Formation Web Analytics Collector

Minimal self-hosted analytics collector in Go with a separate TypeScript client library.

Introduction

Formation Web Analytics Collector is currently an early access release. It is already useful for teams that want to own their analytics pipeline, but it should still be treated as infrastructure for technical adopters rather than a finished product. Expect rough edges, limited ergonomics, and breaking changes while the project matures.

The main way to send data to this collector is the Formation Web Analytics Client. That client library is the intended integration path for browser-based event collection and should be considered part of the recommended setup for this server. The client repository was renamed, but the published npm package is currently still @tryformation/formation-web-analytics-client.

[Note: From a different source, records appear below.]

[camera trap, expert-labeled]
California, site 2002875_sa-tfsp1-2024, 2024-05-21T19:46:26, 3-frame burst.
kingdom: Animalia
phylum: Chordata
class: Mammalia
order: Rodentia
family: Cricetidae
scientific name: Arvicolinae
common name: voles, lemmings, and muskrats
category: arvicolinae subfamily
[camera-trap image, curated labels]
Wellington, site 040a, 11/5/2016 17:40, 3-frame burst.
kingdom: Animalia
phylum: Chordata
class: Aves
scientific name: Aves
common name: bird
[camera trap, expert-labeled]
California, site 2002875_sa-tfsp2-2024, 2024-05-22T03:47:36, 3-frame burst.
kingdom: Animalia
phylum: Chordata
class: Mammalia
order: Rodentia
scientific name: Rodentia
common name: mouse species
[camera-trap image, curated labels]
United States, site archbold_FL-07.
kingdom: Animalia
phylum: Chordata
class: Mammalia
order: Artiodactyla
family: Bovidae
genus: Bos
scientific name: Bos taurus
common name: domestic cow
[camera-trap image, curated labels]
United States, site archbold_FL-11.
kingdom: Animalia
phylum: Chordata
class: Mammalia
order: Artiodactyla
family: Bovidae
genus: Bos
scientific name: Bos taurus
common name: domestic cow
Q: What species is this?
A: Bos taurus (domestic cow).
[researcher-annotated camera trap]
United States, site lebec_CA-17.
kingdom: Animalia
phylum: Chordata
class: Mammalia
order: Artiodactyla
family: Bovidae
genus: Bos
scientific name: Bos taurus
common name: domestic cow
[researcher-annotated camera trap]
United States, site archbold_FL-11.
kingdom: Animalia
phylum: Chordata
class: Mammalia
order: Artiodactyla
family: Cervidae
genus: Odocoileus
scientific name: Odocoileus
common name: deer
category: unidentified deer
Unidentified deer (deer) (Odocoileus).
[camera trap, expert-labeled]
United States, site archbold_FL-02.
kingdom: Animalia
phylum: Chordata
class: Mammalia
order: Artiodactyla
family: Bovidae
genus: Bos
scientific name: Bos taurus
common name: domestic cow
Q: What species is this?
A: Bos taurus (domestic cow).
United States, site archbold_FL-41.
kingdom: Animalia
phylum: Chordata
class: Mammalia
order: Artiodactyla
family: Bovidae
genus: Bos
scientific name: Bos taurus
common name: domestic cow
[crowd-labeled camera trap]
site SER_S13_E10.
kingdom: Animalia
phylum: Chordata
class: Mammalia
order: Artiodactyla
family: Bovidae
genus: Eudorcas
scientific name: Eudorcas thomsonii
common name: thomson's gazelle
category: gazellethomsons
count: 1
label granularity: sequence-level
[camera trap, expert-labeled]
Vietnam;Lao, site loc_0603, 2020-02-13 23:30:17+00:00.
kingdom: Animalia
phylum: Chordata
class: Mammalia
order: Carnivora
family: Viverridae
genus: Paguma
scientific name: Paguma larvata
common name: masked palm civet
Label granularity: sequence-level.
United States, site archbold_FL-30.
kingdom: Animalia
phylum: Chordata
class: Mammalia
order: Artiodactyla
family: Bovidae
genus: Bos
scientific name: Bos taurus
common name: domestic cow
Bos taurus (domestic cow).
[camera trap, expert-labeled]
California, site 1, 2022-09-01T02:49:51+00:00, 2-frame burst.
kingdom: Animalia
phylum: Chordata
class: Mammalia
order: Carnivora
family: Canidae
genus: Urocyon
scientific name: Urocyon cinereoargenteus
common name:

If you decide to use this today, assess the operational and compliance risks carefully. There is no polished UI yet, so setup, validation, and analysis require hands-on work with your own infrastructure and Elasticsearch. You should review your deployment, retention settings, access controls, backups, incident handling, cookie and consent requirements, and privacy notices before collecting production traffic. The mitigation is straightforward: start with a limited rollout, keep your configuration conservative, test your data handling end to end, and make sure your legal and security review matches your specific use case.

The main reason to adopt this approach is control. This project is intended for self-hosting web analytics in the EU in a way that can reduce third-country transfer exposure and support a GDPR-aligned deployment when configured and operated correctly. Instead of sending visitor data to foreign advertising or tracking companies, you keep collection, storage, access, and governance under your own control. That reduces third-party exposure, simplifies data residency choices, and lets you decide exactly what is collected, retained, and shared.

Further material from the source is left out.